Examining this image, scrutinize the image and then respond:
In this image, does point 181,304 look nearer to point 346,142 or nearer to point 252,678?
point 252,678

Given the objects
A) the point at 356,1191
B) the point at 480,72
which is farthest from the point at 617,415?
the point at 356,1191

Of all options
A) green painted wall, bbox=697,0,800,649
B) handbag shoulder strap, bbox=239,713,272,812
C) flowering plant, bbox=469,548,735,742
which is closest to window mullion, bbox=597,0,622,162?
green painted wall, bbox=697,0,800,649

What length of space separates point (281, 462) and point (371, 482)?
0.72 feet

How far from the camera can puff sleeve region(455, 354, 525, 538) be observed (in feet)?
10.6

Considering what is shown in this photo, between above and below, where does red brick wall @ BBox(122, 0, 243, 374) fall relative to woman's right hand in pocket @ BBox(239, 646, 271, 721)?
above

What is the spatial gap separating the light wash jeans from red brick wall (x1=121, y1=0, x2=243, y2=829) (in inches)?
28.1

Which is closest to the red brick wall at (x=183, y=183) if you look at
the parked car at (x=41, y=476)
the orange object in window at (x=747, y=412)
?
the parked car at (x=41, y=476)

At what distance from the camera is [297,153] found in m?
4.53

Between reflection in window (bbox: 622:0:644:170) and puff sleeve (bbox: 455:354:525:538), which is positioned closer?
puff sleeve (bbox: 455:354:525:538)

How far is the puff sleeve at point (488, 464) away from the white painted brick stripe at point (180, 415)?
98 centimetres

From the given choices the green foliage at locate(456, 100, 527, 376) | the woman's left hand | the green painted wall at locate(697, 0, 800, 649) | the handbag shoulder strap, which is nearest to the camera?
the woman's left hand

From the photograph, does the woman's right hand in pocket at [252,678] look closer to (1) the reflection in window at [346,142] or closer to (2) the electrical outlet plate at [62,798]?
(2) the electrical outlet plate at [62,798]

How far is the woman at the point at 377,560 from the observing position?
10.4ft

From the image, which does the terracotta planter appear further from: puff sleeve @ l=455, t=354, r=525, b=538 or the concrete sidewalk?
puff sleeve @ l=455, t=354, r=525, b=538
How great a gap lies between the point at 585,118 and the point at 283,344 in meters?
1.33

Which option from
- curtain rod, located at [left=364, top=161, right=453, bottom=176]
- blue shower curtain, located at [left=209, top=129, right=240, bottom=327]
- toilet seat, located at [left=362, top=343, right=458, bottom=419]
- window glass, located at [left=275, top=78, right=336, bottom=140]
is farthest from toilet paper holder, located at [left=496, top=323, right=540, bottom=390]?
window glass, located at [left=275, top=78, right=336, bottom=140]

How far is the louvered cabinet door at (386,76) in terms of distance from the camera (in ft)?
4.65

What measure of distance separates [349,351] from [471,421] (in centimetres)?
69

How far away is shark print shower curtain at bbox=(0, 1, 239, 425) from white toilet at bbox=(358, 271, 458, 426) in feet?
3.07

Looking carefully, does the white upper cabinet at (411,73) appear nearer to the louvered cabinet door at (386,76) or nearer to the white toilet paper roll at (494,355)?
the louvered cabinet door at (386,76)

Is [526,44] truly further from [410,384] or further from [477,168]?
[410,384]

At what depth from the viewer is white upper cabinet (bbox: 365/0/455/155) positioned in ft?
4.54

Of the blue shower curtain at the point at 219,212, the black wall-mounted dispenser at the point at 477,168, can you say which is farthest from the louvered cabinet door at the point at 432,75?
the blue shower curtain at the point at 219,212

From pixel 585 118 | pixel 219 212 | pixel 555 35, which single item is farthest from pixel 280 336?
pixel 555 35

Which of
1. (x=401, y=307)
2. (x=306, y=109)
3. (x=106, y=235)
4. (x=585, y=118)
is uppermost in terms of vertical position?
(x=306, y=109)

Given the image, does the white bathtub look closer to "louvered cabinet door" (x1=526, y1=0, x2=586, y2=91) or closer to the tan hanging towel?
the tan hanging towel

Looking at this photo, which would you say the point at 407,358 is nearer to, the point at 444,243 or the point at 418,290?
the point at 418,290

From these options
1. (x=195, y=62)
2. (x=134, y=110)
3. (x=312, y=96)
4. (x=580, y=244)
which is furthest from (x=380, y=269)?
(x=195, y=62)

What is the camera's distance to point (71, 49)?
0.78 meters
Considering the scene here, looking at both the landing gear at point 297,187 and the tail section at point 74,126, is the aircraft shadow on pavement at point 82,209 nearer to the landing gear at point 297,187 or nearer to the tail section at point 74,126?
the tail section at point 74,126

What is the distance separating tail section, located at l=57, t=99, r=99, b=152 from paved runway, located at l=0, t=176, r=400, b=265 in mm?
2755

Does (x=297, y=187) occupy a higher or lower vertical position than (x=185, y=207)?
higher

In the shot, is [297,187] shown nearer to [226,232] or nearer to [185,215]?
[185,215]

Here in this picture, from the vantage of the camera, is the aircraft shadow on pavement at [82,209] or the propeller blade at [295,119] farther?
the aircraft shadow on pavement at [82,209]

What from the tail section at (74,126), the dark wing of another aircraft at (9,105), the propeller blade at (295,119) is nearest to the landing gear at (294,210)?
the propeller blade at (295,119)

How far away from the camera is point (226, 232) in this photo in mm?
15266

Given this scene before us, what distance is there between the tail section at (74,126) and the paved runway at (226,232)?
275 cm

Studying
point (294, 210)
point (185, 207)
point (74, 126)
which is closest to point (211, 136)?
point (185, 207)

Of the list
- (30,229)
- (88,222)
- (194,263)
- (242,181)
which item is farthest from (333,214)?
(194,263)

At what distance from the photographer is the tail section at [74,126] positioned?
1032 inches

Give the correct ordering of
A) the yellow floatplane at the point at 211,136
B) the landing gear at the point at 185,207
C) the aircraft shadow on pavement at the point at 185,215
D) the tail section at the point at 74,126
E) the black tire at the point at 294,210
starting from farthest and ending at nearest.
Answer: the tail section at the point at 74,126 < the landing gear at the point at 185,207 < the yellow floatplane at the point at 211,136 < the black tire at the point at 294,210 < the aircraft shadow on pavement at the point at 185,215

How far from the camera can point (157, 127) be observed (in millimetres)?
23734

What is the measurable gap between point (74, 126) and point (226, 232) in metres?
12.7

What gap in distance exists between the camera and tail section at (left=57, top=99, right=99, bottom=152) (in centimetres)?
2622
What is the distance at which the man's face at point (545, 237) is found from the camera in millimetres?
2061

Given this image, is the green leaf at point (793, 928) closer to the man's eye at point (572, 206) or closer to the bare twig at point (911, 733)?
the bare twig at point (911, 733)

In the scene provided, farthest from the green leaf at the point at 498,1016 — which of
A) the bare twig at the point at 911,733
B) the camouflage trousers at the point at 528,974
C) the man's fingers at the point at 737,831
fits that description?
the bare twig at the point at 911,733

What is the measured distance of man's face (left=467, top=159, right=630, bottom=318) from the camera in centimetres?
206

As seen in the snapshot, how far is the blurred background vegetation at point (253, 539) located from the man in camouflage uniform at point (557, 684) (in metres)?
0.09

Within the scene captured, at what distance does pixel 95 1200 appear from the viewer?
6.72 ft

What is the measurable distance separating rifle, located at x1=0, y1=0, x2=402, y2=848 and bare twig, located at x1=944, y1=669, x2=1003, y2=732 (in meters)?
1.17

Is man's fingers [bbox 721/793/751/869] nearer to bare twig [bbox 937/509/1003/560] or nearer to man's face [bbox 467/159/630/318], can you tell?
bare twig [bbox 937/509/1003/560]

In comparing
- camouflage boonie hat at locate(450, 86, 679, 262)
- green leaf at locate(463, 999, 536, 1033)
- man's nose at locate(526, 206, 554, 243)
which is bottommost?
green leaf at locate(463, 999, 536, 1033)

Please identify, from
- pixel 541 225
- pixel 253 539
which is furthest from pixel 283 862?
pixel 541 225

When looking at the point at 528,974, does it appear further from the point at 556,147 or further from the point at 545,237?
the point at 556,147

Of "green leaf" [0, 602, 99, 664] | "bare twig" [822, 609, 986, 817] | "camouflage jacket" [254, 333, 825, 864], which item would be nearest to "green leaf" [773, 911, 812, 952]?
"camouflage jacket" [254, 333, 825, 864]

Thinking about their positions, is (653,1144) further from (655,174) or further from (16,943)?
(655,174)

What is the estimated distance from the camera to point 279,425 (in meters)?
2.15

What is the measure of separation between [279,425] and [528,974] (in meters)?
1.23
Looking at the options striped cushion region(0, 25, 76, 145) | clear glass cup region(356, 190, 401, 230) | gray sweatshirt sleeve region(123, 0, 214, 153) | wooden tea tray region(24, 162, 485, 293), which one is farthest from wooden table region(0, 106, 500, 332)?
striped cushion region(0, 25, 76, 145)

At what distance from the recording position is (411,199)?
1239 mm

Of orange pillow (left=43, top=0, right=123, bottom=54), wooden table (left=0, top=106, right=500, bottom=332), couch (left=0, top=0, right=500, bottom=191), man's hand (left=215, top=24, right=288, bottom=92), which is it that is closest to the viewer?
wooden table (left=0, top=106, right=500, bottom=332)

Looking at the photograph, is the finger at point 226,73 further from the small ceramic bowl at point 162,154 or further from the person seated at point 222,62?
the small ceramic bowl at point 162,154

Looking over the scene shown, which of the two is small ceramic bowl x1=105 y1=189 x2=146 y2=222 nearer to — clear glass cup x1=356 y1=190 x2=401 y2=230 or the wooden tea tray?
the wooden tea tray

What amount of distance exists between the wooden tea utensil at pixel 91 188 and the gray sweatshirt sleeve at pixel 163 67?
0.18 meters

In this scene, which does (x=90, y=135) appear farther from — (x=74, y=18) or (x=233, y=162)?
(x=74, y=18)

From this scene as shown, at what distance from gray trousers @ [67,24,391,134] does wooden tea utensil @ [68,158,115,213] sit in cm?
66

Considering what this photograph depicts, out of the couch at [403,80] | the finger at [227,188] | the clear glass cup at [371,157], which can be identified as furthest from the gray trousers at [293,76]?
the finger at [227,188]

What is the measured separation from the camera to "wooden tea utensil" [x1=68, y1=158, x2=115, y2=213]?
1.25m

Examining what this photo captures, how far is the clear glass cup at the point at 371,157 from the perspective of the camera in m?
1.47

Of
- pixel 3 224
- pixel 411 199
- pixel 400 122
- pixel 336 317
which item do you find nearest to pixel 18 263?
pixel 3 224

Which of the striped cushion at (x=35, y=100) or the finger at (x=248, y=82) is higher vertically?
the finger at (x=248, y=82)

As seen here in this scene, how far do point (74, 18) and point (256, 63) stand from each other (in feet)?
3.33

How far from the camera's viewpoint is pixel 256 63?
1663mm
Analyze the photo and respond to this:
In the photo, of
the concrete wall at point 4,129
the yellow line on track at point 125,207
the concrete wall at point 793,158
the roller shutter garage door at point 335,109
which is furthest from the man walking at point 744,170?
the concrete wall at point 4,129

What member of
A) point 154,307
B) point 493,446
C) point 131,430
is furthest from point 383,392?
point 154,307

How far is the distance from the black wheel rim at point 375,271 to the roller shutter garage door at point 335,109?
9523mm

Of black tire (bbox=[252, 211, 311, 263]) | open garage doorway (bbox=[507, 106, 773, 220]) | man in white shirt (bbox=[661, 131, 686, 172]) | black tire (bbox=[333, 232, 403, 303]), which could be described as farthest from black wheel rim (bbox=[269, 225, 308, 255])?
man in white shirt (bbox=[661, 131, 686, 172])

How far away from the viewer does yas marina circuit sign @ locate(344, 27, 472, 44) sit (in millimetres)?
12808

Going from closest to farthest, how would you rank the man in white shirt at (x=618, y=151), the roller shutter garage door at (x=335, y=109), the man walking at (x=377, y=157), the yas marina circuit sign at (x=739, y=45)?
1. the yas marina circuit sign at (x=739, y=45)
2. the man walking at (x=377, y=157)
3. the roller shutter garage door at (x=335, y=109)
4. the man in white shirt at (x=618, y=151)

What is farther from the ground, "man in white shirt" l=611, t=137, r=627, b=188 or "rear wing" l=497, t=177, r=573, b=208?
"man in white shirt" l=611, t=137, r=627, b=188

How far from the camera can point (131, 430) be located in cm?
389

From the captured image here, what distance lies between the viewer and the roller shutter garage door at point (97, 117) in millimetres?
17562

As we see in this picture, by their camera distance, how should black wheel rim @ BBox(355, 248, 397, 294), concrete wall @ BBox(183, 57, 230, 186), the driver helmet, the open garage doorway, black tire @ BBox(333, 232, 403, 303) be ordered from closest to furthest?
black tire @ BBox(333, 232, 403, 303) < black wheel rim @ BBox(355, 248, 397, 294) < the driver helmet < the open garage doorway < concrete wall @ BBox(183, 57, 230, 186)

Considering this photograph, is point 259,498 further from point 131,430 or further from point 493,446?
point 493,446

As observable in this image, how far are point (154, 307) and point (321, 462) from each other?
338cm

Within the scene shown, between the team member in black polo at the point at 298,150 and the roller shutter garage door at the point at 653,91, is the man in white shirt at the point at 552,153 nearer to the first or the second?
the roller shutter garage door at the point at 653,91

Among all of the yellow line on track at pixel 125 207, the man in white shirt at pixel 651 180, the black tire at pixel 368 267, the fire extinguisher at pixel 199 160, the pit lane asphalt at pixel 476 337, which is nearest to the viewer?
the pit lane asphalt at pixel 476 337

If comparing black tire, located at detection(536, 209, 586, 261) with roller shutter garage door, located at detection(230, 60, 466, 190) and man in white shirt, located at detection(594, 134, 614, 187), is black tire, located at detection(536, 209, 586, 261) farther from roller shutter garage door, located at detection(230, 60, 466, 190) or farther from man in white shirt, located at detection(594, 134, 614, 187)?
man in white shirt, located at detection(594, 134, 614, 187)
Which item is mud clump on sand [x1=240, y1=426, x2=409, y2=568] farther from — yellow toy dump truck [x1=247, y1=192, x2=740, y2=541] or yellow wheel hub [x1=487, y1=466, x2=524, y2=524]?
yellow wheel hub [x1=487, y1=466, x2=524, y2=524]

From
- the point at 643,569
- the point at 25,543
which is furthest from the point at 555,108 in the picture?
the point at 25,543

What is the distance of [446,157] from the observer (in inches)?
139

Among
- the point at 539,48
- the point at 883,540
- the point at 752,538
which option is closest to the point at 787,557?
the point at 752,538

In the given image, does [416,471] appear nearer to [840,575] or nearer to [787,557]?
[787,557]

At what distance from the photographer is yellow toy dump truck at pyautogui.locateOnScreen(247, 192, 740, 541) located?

- [WHAT IS EXPECTED]:
How would you write the rows from the line containing "At what distance from the camera" through the line containing "98 centimetres", both included, as a JSON list of strings with one string per line and blank lines left out?

- [ANSWER TO THIS TASK]:
[
  "At what distance from the camera is [297,153] found in m?",
  "4.53",
  "Between reflection in window (bbox: 622:0:644:170) and puff sleeve (bbox: 455:354:525:538), which is positioned closer?",
  "puff sleeve (bbox: 455:354:525:538)",
  "How far is the puff sleeve at point (488, 464) away from the white painted brick stripe at point (180, 415)?",
  "98 centimetres"
]